A process of converting a binarized input audio into a local peak pattern with "0" in the case of no local peak, and a process of converting a plurality of standard patterns represented by a local peak pattern prepared in advance and the local The degree of similarity with the peak pattern is calculated for each normalized voice frame between the standard pattern and the input voice, and the degree of similarity is weighted by the voice average power, and the degree of similarity is calculated for each normalized voice frame between the standard pattern and the input voice.
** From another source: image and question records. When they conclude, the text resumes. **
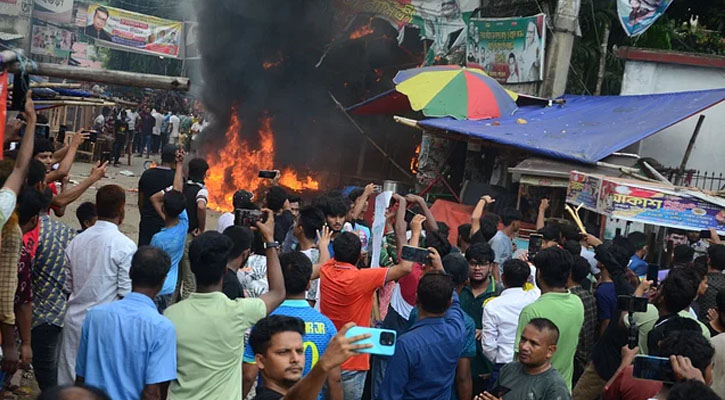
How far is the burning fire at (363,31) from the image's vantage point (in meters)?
18.8

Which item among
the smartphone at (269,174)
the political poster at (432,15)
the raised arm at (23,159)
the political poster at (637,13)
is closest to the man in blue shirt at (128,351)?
the raised arm at (23,159)

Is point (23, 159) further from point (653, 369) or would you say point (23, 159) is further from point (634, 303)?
point (634, 303)

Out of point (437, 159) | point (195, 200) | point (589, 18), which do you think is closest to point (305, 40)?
point (437, 159)

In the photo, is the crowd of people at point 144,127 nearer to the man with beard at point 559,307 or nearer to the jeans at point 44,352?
the jeans at point 44,352

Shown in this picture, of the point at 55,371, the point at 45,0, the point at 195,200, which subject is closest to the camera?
the point at 55,371

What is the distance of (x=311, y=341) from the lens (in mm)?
4836

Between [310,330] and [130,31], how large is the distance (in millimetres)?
28589

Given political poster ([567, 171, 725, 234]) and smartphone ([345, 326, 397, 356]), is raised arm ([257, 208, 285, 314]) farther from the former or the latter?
political poster ([567, 171, 725, 234])

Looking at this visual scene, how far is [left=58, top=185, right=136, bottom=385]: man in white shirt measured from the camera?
5.28m

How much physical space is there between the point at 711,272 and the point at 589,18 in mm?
12340

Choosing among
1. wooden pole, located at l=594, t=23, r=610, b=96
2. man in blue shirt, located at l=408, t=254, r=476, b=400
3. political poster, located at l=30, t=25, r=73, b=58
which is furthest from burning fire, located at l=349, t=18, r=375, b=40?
political poster, located at l=30, t=25, r=73, b=58

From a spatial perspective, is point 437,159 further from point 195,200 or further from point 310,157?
point 195,200

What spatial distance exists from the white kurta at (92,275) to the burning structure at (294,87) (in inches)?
525

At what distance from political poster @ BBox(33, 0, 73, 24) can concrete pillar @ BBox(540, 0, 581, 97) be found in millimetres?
20257
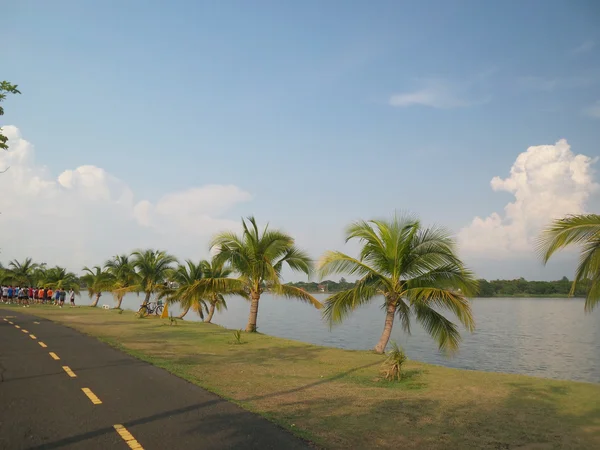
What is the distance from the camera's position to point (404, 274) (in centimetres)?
1864

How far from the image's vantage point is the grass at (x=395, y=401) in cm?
758

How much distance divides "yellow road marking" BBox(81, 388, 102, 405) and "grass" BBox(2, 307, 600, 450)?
7.85ft

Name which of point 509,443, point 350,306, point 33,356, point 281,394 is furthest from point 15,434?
point 350,306

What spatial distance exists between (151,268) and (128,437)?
38.4 meters

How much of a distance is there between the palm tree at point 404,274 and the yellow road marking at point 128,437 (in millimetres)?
11729

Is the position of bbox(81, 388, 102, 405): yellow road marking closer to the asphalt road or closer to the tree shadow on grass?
the asphalt road

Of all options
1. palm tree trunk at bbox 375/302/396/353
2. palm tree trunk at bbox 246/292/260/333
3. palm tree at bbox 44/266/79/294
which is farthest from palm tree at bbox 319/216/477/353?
palm tree at bbox 44/266/79/294

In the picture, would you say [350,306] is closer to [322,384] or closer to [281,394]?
[322,384]

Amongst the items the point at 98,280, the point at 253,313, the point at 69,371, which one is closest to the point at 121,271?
the point at 98,280

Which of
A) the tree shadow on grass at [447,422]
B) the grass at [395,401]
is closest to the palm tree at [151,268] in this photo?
the grass at [395,401]

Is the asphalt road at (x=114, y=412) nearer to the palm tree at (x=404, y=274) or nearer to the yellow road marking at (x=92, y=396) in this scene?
the yellow road marking at (x=92, y=396)

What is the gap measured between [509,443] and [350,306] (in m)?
11.3

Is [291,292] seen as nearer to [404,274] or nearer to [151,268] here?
[404,274]

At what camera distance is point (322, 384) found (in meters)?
11.9
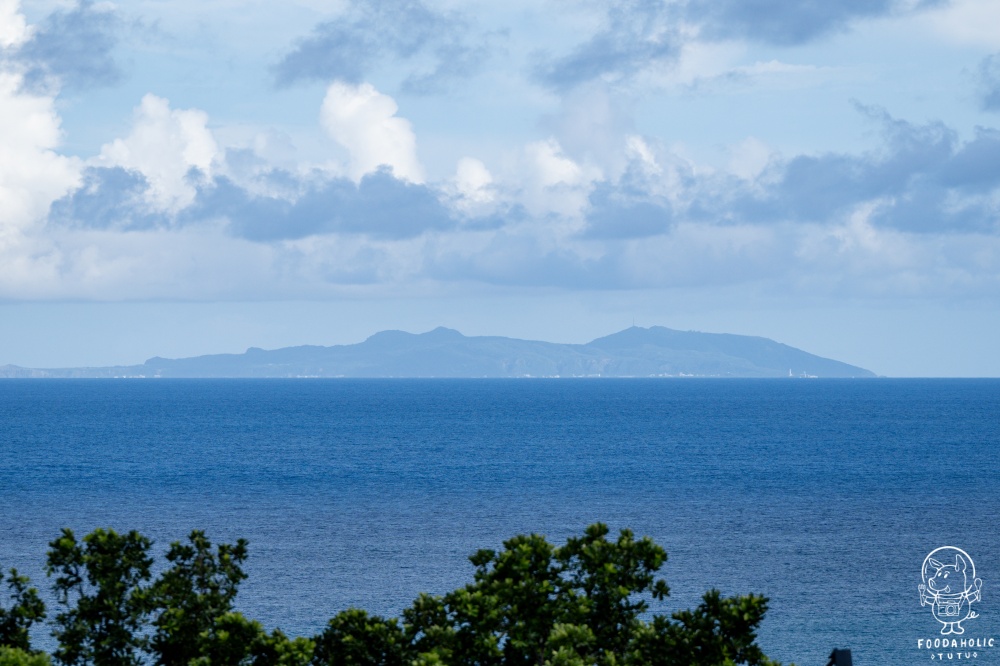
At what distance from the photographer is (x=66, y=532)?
23.5 m

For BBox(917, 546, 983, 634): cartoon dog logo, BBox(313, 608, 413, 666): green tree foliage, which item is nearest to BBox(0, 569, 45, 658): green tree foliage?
BBox(313, 608, 413, 666): green tree foliage

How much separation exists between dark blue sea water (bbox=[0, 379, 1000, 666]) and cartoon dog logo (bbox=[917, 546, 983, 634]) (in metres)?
0.66

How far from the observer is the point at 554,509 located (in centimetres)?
9581

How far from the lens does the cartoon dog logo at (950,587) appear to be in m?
56.2

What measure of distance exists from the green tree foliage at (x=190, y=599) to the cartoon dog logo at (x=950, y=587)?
39.8 m

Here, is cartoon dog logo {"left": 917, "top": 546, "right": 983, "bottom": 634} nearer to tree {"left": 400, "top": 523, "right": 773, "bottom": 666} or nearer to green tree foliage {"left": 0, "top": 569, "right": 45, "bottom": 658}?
tree {"left": 400, "top": 523, "right": 773, "bottom": 666}

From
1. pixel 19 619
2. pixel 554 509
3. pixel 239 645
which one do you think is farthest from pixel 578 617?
pixel 554 509

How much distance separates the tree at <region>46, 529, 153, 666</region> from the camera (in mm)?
22938

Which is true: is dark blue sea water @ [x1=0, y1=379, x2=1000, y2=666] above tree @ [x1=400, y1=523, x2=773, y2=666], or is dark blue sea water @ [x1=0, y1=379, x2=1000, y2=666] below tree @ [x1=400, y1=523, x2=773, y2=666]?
below

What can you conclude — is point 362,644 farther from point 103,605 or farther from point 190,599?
point 103,605

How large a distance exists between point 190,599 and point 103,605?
64.1 inches

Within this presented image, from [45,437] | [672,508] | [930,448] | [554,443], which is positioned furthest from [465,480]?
[45,437]

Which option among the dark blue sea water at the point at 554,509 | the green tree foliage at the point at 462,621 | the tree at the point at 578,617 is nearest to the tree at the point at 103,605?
the green tree foliage at the point at 462,621

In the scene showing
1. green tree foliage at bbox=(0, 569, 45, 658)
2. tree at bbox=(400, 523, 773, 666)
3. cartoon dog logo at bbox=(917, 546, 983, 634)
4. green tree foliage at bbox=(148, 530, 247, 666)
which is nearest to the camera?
tree at bbox=(400, 523, 773, 666)
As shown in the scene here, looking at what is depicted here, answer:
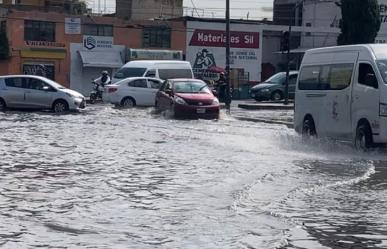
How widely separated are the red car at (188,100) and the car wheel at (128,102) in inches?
231

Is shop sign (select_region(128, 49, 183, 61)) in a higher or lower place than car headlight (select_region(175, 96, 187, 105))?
higher

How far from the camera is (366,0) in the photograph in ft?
140

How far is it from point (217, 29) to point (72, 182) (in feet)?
175

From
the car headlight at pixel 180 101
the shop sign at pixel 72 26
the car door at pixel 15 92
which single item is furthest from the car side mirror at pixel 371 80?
the shop sign at pixel 72 26

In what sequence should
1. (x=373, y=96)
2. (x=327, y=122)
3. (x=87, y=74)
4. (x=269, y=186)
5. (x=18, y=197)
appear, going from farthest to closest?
(x=87, y=74), (x=327, y=122), (x=373, y=96), (x=269, y=186), (x=18, y=197)

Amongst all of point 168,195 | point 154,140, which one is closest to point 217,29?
point 154,140

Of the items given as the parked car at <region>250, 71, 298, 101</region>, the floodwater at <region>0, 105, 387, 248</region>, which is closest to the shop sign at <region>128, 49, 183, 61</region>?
the parked car at <region>250, 71, 298, 101</region>

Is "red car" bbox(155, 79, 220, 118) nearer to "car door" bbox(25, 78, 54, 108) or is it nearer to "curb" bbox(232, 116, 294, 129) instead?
"curb" bbox(232, 116, 294, 129)

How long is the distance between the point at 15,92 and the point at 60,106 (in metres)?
1.73

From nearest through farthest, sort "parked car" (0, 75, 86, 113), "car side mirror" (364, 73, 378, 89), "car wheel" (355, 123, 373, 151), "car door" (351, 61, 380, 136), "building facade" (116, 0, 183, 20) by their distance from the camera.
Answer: "car door" (351, 61, 380, 136) < "car side mirror" (364, 73, 378, 89) < "car wheel" (355, 123, 373, 151) < "parked car" (0, 75, 86, 113) < "building facade" (116, 0, 183, 20)

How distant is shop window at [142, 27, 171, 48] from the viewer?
63431 millimetres

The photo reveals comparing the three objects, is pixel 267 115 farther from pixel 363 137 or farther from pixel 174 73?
pixel 363 137

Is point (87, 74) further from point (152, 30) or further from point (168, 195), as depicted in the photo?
point (168, 195)

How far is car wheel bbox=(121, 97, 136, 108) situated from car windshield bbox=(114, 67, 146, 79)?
4081 mm
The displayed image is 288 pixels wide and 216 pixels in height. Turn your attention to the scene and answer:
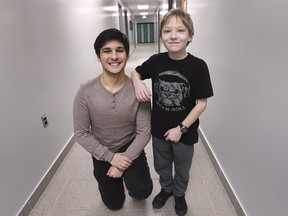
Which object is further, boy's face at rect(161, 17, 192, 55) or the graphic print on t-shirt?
the graphic print on t-shirt

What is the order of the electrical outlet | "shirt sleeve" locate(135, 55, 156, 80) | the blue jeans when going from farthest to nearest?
the electrical outlet
the blue jeans
"shirt sleeve" locate(135, 55, 156, 80)

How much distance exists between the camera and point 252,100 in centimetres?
123

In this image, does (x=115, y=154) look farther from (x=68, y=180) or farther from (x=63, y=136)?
(x=63, y=136)

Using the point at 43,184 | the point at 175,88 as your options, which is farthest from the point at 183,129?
the point at 43,184

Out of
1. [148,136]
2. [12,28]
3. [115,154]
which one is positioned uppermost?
[12,28]

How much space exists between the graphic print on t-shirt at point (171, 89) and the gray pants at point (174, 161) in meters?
0.24

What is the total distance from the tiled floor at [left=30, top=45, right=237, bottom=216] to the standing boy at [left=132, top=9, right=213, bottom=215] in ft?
1.07

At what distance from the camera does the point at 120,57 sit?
1.13m

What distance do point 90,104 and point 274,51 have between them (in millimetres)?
995

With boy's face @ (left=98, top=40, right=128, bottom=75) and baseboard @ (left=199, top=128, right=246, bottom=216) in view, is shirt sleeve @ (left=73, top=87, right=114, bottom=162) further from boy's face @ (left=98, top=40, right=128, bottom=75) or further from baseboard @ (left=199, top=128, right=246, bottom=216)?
baseboard @ (left=199, top=128, right=246, bottom=216)

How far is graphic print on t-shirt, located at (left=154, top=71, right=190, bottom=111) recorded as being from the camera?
1.14 metres

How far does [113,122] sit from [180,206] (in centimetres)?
76

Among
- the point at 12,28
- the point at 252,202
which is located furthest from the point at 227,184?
the point at 12,28

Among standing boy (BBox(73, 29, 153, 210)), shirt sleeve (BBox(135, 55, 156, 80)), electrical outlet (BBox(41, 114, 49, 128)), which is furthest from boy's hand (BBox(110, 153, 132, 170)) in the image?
electrical outlet (BBox(41, 114, 49, 128))
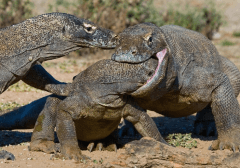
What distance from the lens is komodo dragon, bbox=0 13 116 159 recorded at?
534 cm

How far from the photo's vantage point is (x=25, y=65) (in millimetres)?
5344

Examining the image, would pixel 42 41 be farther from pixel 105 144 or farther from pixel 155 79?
pixel 105 144

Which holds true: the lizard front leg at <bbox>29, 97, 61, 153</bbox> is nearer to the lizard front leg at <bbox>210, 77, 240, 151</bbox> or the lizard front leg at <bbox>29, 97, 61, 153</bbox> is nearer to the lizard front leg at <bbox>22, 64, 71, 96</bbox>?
the lizard front leg at <bbox>22, 64, 71, 96</bbox>

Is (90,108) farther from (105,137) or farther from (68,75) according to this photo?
(68,75)

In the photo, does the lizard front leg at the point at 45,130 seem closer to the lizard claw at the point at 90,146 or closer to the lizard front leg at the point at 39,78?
the lizard front leg at the point at 39,78

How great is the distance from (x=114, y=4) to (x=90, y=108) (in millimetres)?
8634

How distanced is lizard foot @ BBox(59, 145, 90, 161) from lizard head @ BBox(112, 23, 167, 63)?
1.12m

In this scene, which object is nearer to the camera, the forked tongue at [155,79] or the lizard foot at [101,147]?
the forked tongue at [155,79]

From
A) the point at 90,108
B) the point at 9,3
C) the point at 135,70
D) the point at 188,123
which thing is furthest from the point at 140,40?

A speech recognition method comprising: a process of calculating a final similarity by accumulating the final similarity for each standard pattern; and a process of determining, as a recognition result, a category name of a standard pattern corresponding to the maximum value of the final similarity for each standard pattern.